Citing his lone role representing Virginia on the House Armed Services Committee, and the potential to complement former Rep. Randy Forbes if Forbes is named Secretary of the Navy, First District Congressman Rob Wittman today confirmed suspicions that he was not going to formally run for the GOP nomination to replace Governor Terry McAuliffe.
Almost exactly one year ago, at the 2015 RPV Advance at The Homestead Resort, Wittman announced his intentions to seek the Governor’s mansion in 2017. Since then, Wittman has had to concentrate on his own 2016 re-election bid while his erstwhile chief rivals, former U.S. Senate nominee Ed Gillespie and Prince William County Board of Supervisors Chairman Corey Stewart, were able to concentrate on raising their own profiles—and stacks of non-federal campaign cash.
A couple of changes in the political landscape appear to have also played a role in Wittman’s recalculation. First, Congressional redistricting and Rep. Randy Forbes’ decision to run in the 2nd District (unsuccessfully) instead of defending the newly-redrawn 4th District means that Virginia lost its senior representative on the House Armed Services Committee, a body crucial to the defense industry in Virginia.
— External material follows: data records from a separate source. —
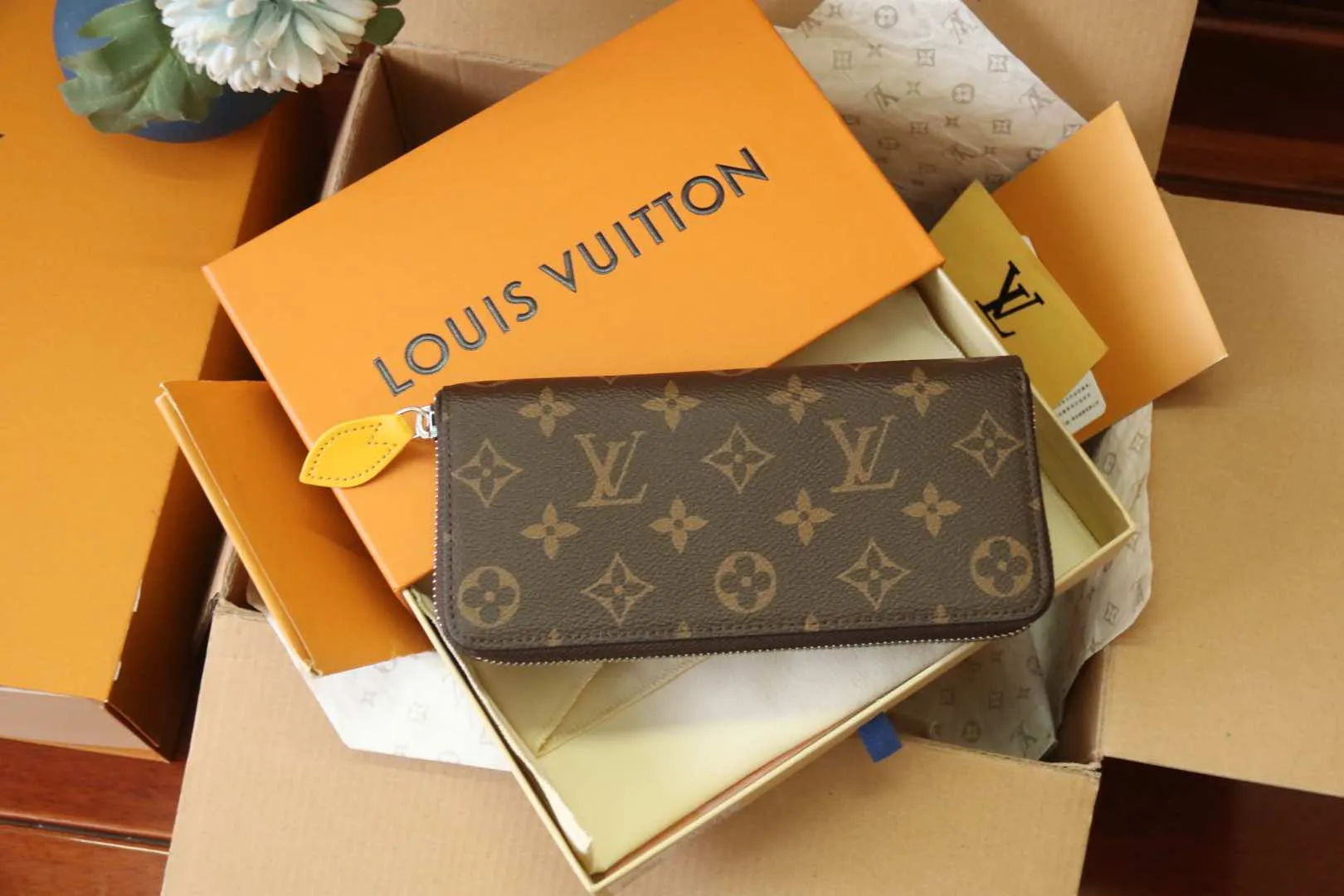 Louis Vuitton Clémence Wallet M12393 - 图片 10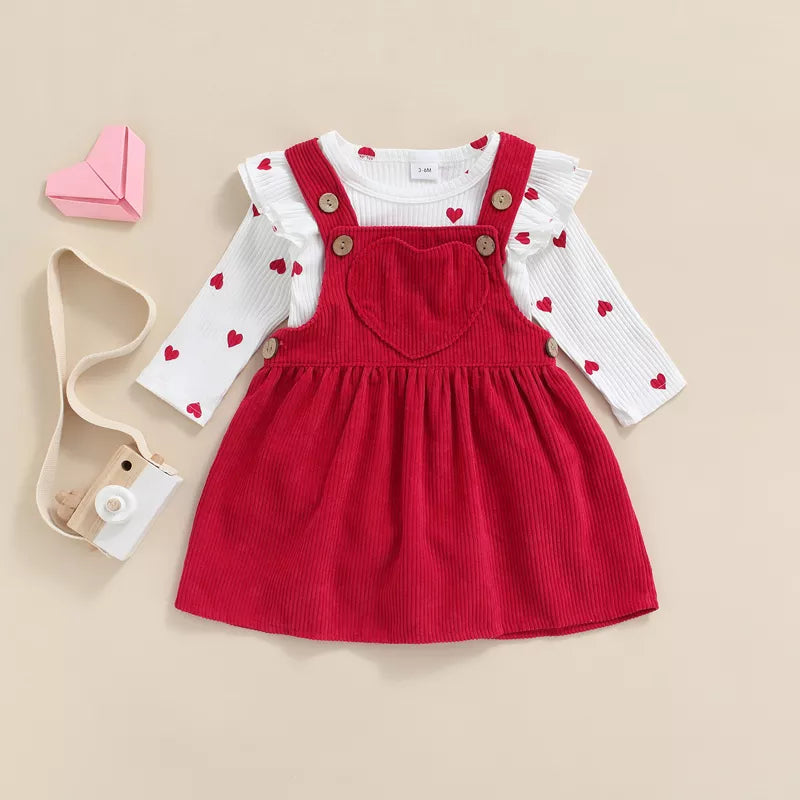 Two-piece dress set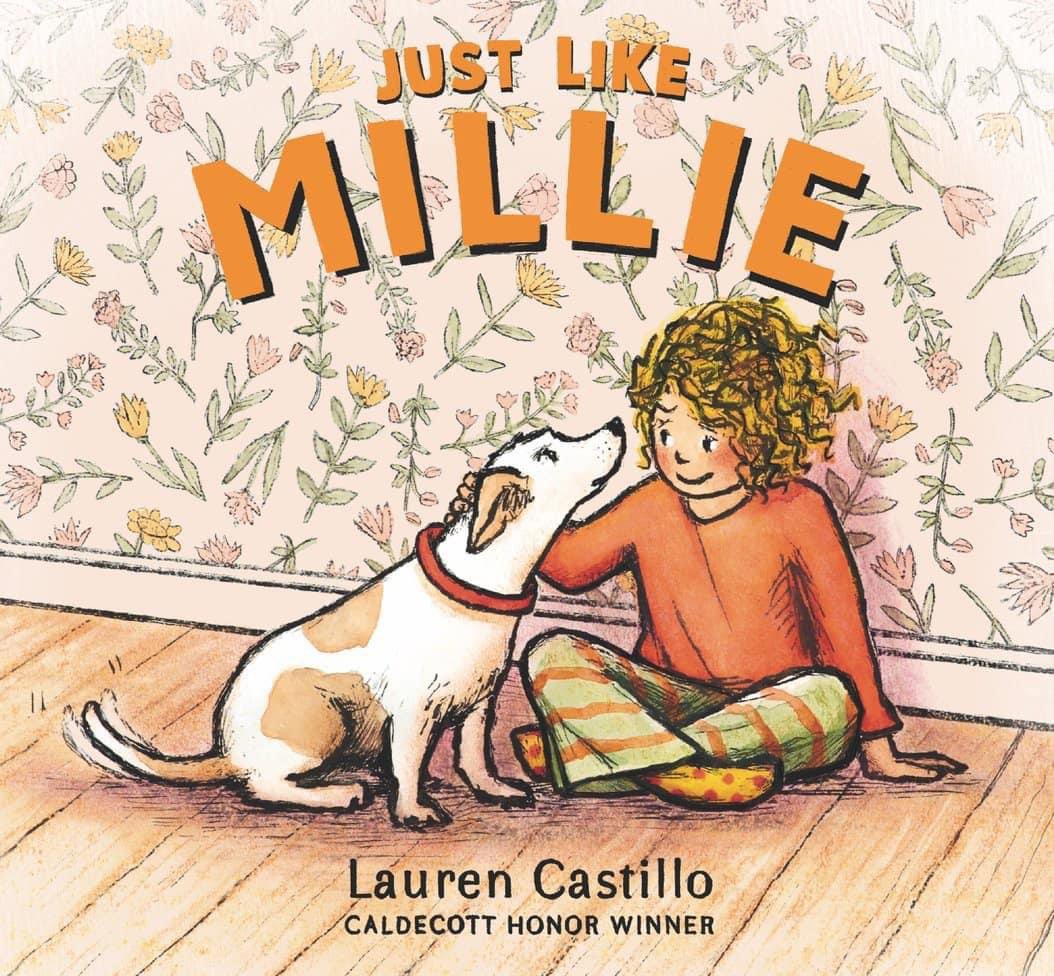 Happy book birthday to JUST LIKE MILLIE. The new picture book from Caldecott Honor winning @studiocastillo is here. Welcome to the world!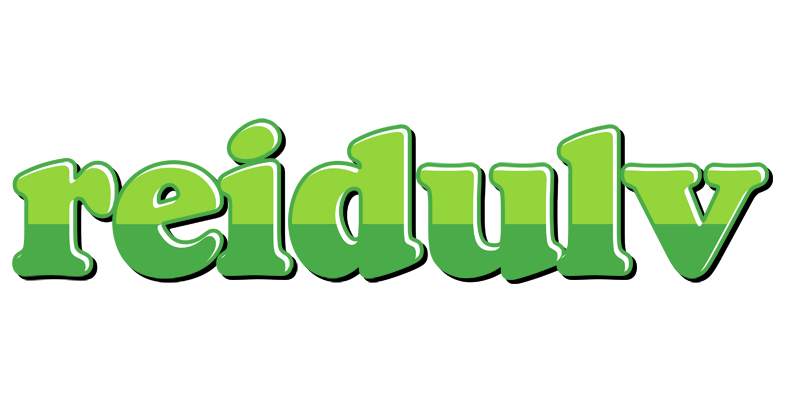 Reidulv apple logo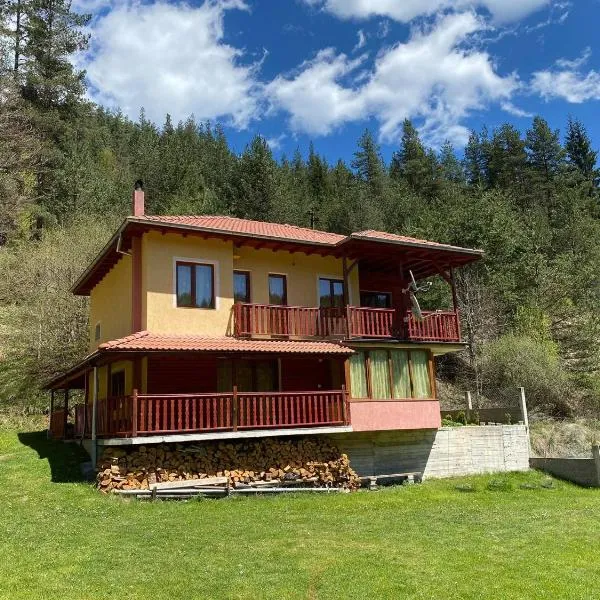 서르니차에 위치한 호텔 Villa Chaushevi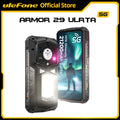World Premiere Ulefone Armor 29 Ultra 5G AI Rugged Phone Dual Screen Dimensity 9300+21200mAh 120Hz 1TB ROM 64MP, NFC, Android 15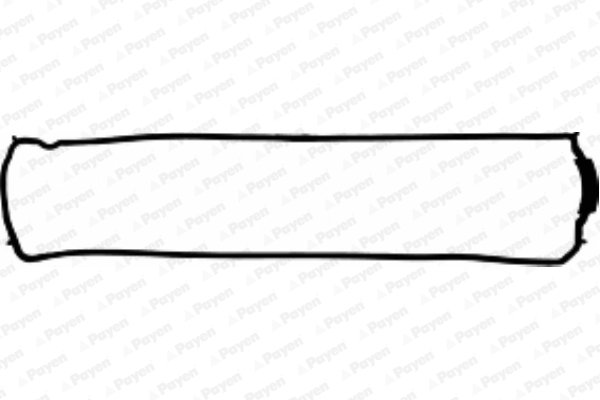 Gasket, cylinder head cover - JM5016 PAYEN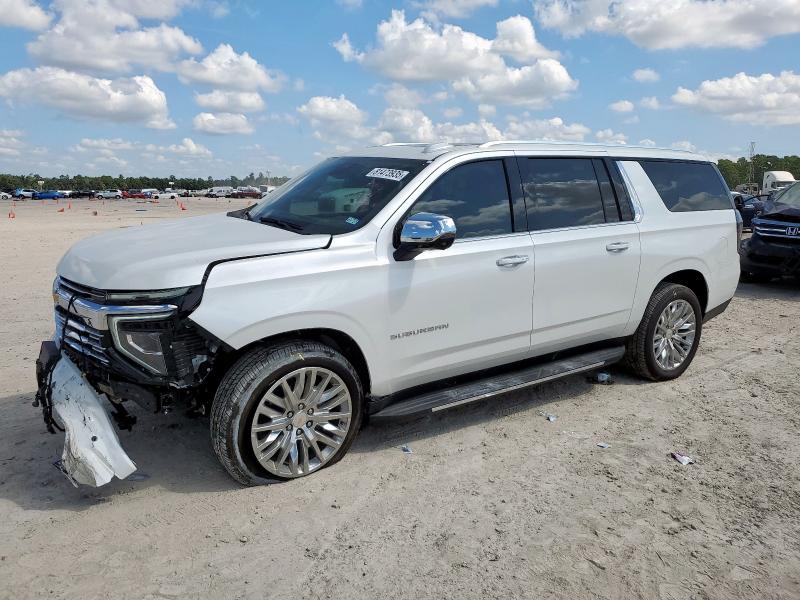 CHEVROLET SUBURBAN C 2025 with VIN 1GNS5FRD2SR237288 - Photo from auction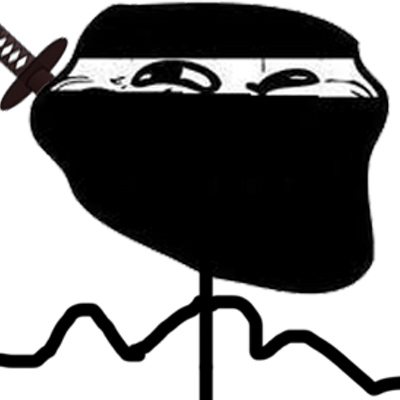 And Then U Sarcasticly Troll An Honoury Jammar - Troll Ninja (400x400)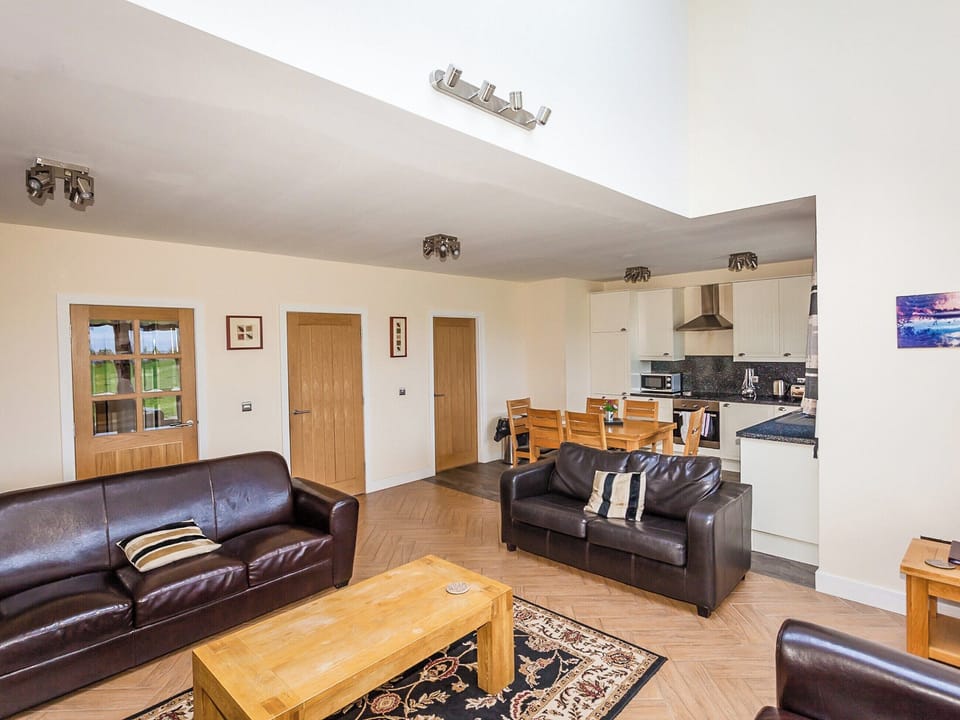 Living area | Two Eden Cottage - Williamscraig Holiday Cottages, Linlithgow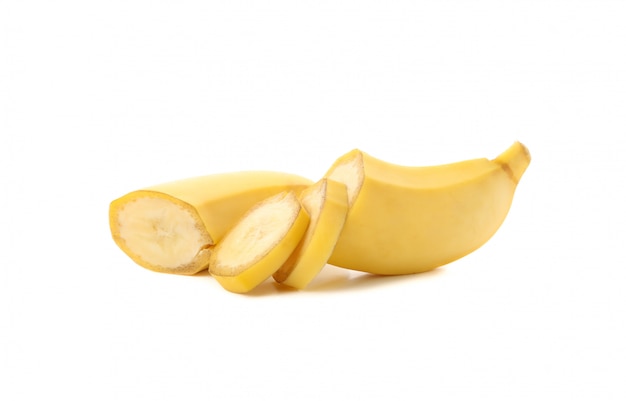 Banana isolata Frutta fresca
This means that Forbes’ seat as chairman of the Seapower Subcommittee is also opening up, which could give Wittman the opportunity to be Virginia’s senior voice on issues crucial to its economy and security. In that role he could potentially complement Forbes, who sources have indicated is in a leading position to become President Trump’s Secretary of the Navy.
Second, the RPV State Central Committee reversed course on the method of nomination for 2017. Instead of using a convention, where the affable Wittman’s popularity among grassroots conservatives would have made him a strong contender, the body chose to nominate by a state-run open primary. This latter option clearly favors candidates with the time and wherewithal to raise their name identification and huge piles of cash—something Gillespie and Stewart have a good head start in doing relative to Wittman. In such a scenario, Wittman, together with future also-ran Sen. Frank Wagner (R-Virginia Beach), would serve as spoilers to frontrunner Ed Gillespie to the benefit of Corey Stewart.
For this reason, Wittman’s departure is a blow to segment of the party uncomfortable with other options, and probably benefits Gillespie more than the other candidates.
However, Wittman appears to not have taken his eye off a potential future run for Governor. According to multiple sources close to the Congressman, Wittman plans to spend significant time helping the Republican nominee win in 2017, and then over the next four years making sure he gets to know grassroots activists all over the state, helping with fundraisers and events, and speaking at committee meetings and fundraisers. According to these sources, a run by Wittman in 2021 very much remains an option. With his positioning so far this year, conventional wisdom suggests Wittman is already the frontrunner for that nomination.
In the meantime, a whisper campaign appears to be emerging around Denver Riggleman as a possible maverick candidate for the 2017 contest. Allies of the former intelligence officer and current operator of the independent Silverback Distillery have suggested that Riggleman may be preparing a guerrilla outsider campaign to upset the GOP applecart in 2017. Political operatives close to Riggleman have suggested he, like Wittman one year ago, may use this weekend’s RPV Advance in Richmond to make a big announcement.